A Nigéria sublinhou mais uma vez o seu domínio no palco continental, conquistando o seu 15.º título africano de luta feminina, um recorde, no Campeonato Africano de Luta em Alexandria, no Egito.
As mulheres nigerianas tiveram um desempenho autoritário, acumulando oito medalhas de ouro e duas de prata em dez eventos para liderar confortavelmente a classificação. Foi mais uma afirmação enfática de supremacia, reforçando o domínio de longa data do país na luta feminina em África.
Com base num primeiro dia forte, a equipa não perdeu tempo a continuar o seu ímpeto. A campeã da Commonwealth, Mercy Genesis, deu o mote, vencendo a tunisina Chahrazed Ayachi por 6-0 para desencadear outra onda de medalhas de ouro.
Adijat Idris (55kg) seguiu o exemplo com uma vitória de 8-0 sobre Lobna Ichaoui, enquanto Esther Asaolu (59kg) entusiasmou a multidão com uma vitória dominante de 10-0 contra a egípcia Mariam Mosbeh.
A veterana estrela Mercy Adekuoroye encerrou a série dourada na categoria de 65kg, selando a vitória com uma rápida imobilização contra Lec Hej Marlyne Ande, da República Centro-Africana, numa exibição de comando.
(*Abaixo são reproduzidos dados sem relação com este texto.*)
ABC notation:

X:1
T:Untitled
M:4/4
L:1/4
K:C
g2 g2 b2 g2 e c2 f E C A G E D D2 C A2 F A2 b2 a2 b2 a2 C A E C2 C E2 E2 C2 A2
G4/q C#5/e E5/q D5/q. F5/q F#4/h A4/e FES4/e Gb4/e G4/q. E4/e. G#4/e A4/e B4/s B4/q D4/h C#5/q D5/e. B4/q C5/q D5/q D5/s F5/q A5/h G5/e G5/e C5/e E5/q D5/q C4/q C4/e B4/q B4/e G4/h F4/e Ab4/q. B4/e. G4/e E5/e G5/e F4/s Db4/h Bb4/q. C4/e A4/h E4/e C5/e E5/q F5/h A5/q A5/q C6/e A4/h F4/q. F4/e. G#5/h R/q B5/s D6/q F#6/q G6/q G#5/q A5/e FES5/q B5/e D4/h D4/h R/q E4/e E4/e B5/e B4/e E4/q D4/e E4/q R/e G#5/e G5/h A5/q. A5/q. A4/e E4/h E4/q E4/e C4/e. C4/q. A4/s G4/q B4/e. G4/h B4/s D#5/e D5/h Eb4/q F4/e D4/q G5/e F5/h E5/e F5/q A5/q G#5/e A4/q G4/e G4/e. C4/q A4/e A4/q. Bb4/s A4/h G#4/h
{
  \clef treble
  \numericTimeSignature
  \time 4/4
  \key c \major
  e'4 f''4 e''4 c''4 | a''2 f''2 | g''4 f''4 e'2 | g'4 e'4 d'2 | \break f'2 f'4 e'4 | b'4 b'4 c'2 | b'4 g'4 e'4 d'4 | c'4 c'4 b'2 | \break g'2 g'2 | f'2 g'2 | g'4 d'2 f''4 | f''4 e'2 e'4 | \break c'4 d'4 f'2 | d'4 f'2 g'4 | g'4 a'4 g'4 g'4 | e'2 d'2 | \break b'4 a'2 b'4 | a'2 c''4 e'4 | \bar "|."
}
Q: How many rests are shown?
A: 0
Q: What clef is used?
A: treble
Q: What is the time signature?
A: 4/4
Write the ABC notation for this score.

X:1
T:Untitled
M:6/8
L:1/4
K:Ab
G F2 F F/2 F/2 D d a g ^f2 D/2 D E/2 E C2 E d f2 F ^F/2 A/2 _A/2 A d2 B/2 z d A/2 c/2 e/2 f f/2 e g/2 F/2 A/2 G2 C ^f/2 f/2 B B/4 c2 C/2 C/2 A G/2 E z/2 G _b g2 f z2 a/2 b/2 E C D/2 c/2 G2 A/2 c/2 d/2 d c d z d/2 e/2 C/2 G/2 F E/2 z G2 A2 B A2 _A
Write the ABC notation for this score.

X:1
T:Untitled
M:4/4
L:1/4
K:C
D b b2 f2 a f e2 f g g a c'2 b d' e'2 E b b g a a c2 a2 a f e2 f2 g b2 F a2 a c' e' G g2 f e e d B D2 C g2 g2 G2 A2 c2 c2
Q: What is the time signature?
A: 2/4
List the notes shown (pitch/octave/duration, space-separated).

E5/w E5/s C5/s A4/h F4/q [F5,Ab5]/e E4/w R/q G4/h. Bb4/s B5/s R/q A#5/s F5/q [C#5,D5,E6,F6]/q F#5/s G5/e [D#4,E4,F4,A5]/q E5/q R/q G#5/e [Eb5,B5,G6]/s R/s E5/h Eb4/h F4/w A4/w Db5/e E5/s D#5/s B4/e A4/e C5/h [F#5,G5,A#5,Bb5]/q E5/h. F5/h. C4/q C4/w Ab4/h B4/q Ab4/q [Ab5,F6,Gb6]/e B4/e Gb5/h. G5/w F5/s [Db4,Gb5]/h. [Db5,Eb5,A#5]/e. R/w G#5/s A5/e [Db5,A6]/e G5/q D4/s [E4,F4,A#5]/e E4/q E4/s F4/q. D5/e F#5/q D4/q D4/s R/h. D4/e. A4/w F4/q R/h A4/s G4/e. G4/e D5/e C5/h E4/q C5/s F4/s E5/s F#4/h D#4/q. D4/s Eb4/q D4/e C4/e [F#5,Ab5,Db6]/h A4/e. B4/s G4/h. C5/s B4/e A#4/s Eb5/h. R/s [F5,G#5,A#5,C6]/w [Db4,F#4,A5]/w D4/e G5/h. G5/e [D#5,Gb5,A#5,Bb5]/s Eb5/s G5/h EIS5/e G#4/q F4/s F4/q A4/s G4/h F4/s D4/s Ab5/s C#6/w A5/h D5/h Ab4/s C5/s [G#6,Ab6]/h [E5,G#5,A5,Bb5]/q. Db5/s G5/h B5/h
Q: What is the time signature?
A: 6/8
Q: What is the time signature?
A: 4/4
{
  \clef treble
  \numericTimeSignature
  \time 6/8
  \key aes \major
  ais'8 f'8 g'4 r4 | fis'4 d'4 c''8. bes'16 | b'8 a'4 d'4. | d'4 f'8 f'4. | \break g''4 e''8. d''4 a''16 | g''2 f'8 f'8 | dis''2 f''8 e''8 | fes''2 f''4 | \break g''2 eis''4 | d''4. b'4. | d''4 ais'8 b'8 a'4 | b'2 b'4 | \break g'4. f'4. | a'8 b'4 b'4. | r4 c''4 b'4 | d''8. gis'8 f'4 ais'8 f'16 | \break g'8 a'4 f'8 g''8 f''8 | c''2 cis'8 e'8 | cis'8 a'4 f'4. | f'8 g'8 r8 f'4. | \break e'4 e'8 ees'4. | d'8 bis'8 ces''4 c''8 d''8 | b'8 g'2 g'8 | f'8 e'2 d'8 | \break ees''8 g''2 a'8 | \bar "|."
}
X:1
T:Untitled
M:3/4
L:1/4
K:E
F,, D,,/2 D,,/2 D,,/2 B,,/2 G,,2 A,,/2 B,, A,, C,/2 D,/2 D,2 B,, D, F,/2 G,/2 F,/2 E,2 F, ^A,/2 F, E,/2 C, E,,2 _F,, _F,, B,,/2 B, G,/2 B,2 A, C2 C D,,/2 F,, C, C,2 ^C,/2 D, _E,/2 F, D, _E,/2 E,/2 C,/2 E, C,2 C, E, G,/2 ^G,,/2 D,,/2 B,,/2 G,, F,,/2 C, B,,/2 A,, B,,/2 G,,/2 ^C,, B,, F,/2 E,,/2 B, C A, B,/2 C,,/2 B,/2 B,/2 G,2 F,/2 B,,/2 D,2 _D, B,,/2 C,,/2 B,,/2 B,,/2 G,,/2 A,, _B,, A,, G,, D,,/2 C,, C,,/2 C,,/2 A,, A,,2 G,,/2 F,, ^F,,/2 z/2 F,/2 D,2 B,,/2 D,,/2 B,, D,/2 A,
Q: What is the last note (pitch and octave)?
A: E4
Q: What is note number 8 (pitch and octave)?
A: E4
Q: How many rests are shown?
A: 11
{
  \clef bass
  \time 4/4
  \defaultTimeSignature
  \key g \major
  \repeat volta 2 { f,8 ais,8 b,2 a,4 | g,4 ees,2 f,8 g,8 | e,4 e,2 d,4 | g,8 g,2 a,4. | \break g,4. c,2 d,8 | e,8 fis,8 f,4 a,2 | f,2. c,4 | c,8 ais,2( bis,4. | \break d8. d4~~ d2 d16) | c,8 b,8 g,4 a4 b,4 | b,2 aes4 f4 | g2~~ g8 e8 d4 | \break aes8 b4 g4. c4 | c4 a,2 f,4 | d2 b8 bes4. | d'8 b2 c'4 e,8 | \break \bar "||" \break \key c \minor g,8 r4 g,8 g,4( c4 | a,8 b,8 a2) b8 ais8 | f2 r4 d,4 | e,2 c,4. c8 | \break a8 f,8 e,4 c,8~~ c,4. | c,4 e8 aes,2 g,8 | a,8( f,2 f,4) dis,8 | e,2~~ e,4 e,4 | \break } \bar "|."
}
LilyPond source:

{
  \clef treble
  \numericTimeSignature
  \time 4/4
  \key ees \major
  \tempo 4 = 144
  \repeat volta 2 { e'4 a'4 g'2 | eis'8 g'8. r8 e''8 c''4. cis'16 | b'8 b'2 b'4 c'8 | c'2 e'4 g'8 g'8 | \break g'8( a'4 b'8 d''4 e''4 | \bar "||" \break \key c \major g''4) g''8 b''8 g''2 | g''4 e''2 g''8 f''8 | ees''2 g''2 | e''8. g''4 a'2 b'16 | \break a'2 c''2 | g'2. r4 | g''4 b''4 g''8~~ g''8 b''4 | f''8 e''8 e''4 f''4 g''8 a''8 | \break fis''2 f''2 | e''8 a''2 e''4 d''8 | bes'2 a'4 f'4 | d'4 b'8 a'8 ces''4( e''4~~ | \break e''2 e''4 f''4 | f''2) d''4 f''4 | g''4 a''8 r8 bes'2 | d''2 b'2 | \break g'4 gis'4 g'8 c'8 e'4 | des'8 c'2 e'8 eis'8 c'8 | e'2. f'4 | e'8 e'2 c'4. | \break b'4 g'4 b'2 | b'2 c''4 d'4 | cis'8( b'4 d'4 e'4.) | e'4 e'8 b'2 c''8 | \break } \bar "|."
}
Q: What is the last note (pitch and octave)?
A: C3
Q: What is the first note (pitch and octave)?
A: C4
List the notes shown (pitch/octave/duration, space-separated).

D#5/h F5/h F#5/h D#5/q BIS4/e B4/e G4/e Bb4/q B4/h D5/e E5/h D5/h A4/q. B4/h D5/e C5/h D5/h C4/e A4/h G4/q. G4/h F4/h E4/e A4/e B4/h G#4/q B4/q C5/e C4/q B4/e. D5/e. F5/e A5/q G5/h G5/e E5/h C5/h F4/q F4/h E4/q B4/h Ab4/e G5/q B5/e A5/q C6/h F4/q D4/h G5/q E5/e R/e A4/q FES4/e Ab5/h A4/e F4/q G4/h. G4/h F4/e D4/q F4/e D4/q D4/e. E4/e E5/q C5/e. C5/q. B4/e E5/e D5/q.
A única mancha da Nigéria nas finais femininas ocorreu na categoria de 72kg, onde Ebi Biogos, apesar de liderar no final do combate, perdeu por 6-2 para a tunisina Zaineb Sghaier, ficando com a prata.
Nos eventos de estilo livre masculino, Harrison Onovwiomogbhwo proporcionou um momento de destaque, derrotando o favorito da casa, o egípcio Mohamed Mostafa, por 10-4 para garantir a única medalha de ouro da Nigéria na categoria.
Noutros combates, Ebierelayefa Andrew (74kg) e Stephen Akintewe (65kg) ficaram ambos com a prata após perderem para adversários egípcios, enquanto Dideikemei Erefagha (70kg), Solomon Ulabo (79kg) e Saviour Egoli (61kg) conquistaram cada um medalhas de bronze com desempenhos impressionantes.
A equipa masculina terminou em terceiro lugar na geral, garantindo que a Nigéria encerrasse o campeonato com uma forte presença no pódio em ambas as divisões.
Todos os olhos voltam-se agora para futuras competições internacionais, onde a Nigéria terá como objetivo traduzir este domínio continental em sucesso global. A colheita notável em Alexandria reforça o estatuto da Nigéria como uma potência na luta africana e fornece uma base sólida para os próximos desafios na cena mundial. Esta conquista histórica reflete a dedicação e o nível de habilidade de elite do contingente de luta nigeriano.